(please find both articles I discuss referenced at the end of this blog entry)
Today I made an interesting connection between Peter Norville’s (2012) Understanding Information Architecture PREZI and Mark Davey’s (2012) blog entry about Enterprise silos, which were both linked to from the DAM Foundation’s website. Now that the public is using a variety means of accessing urls — via social networking, a sites main web page, etc.– there are multiple points, or “front doors”, that companies must build and maintain. This is accomplished by making sure that a company’s outward facing information is consistent and accurate. Davey and Norville both point to a result from a paradigm shift in the public’s retrieval and consumption of information. Many of have called this new model web 2.0. Davey finishes by stating that silos are no longer inevitable. How are they inevitable? It would seem his blog entry is a teaser for a webinar he is hosting on the subject entitled The Coming Fall of Silo Information and Thinking or Web 3.0.
The disadvantages of silos have already been discussed. According to Henrik de Gyor, they prevent assets from being shared across a company. This reduces the asset’s value, even increasing company expenditures if employees must recreate or repurchase the asset. Although DAMs are powerful tools that enable sharing of assets, they are as effective as the users make them. For example, some companies have many different DAMs for no reason. Each tailored to a silo. This defeats the purpose of a DAM and misses an opportunity to save the company money. The sharing of approved logos, speeches, and videos through a DAM ensures every branch of an organization is communicating the same information.
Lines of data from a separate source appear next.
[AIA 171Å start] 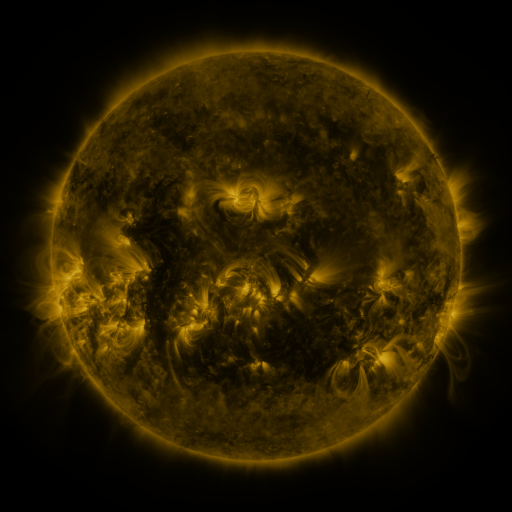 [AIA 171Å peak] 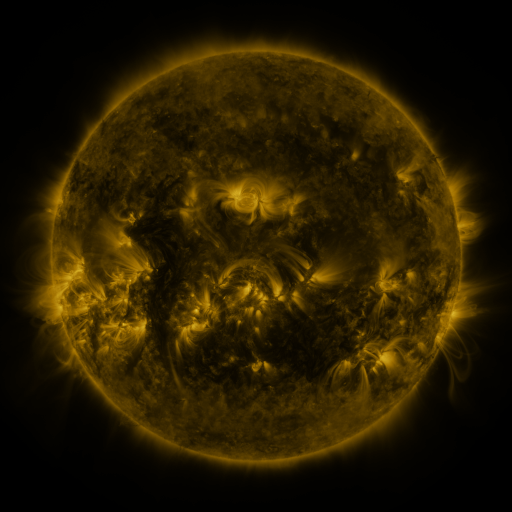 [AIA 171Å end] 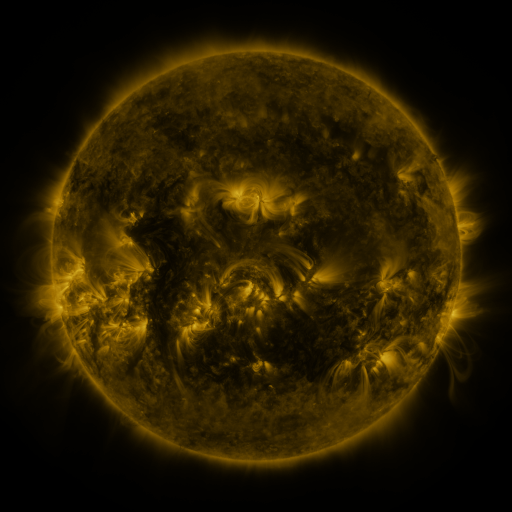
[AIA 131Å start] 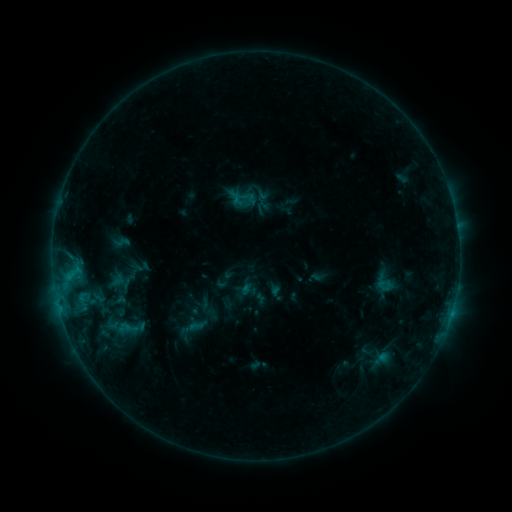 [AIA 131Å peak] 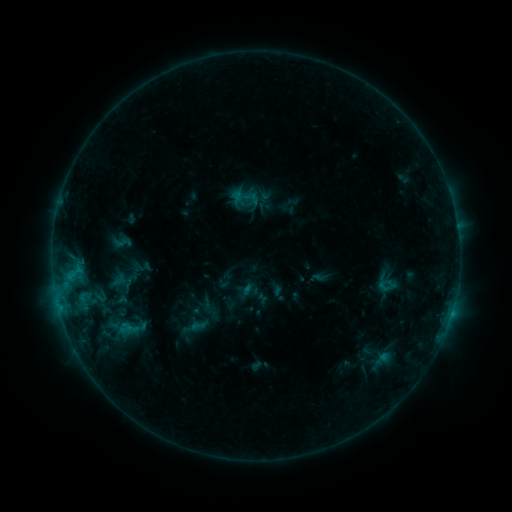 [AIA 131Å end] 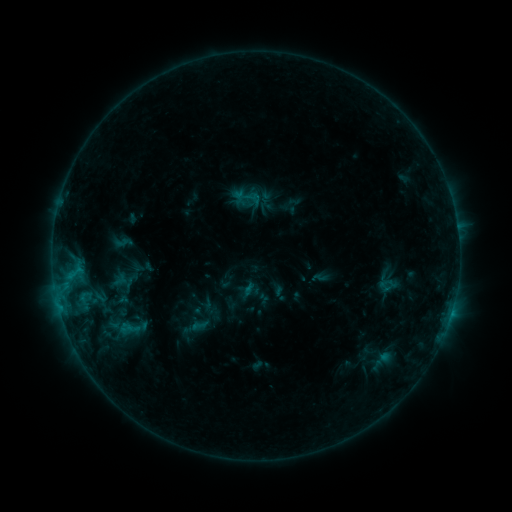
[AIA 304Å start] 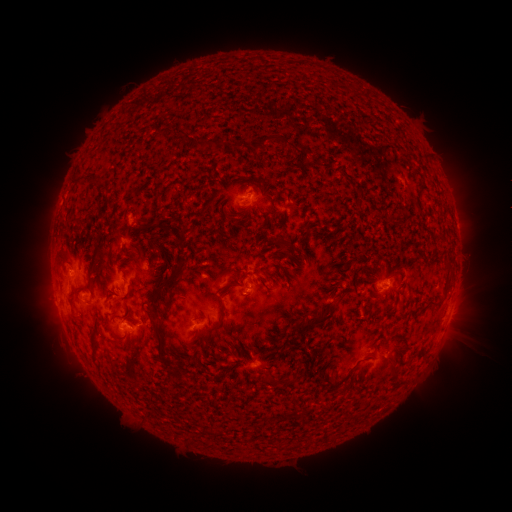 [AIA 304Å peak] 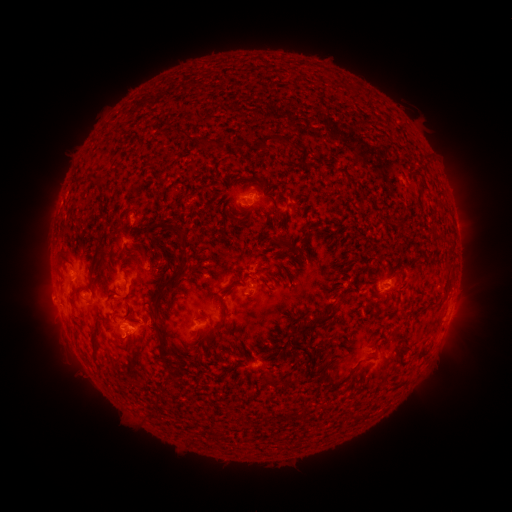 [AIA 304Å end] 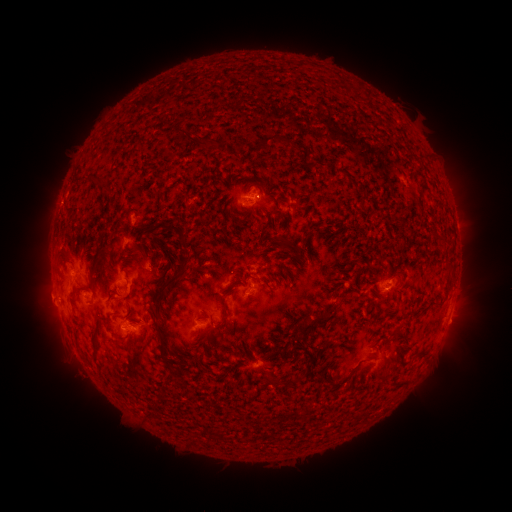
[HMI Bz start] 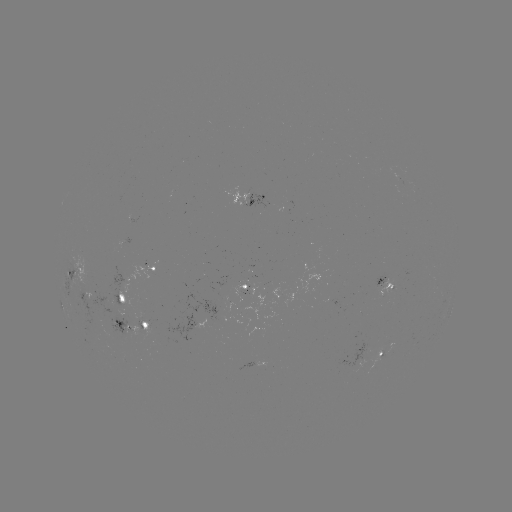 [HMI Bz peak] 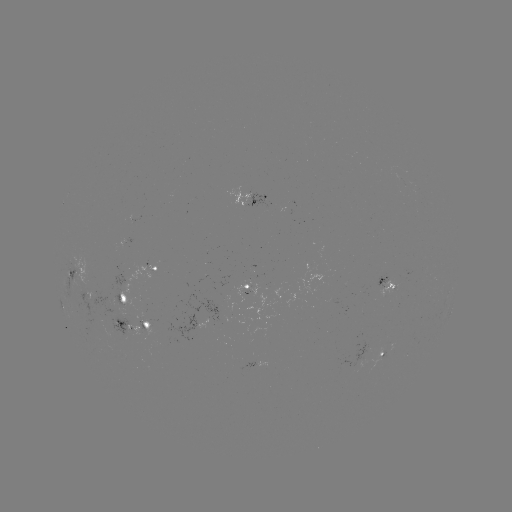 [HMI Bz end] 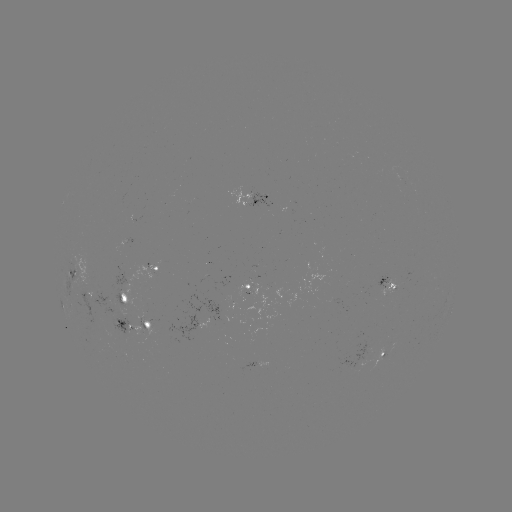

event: emerging-flux region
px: (391, 289)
A consistent representation promotes a source’s credibility and brand.
Conversely, there are situations where silos may be unavoidable such as within the U.S. defense department, where silos are used for security. The strategy nullifies any breach/hacking attempt from one silo into another. Any other organization can attain access control through permission-based logins. This promotes security and allows DAM administrators to track user date for analysis.
There is a rapidly growing trend of releasing control of information to users. The public has come to expect it. Apple’s marketing relies on this strategy. It would seem that social networking is beginning to effect the way enterprises work internally. Sharing information within a company is being accepted as a means to success. I’m looking forward to discovering how Mr. Davey defines web 3.0 and what arguments belie his assertion that it is around the corner.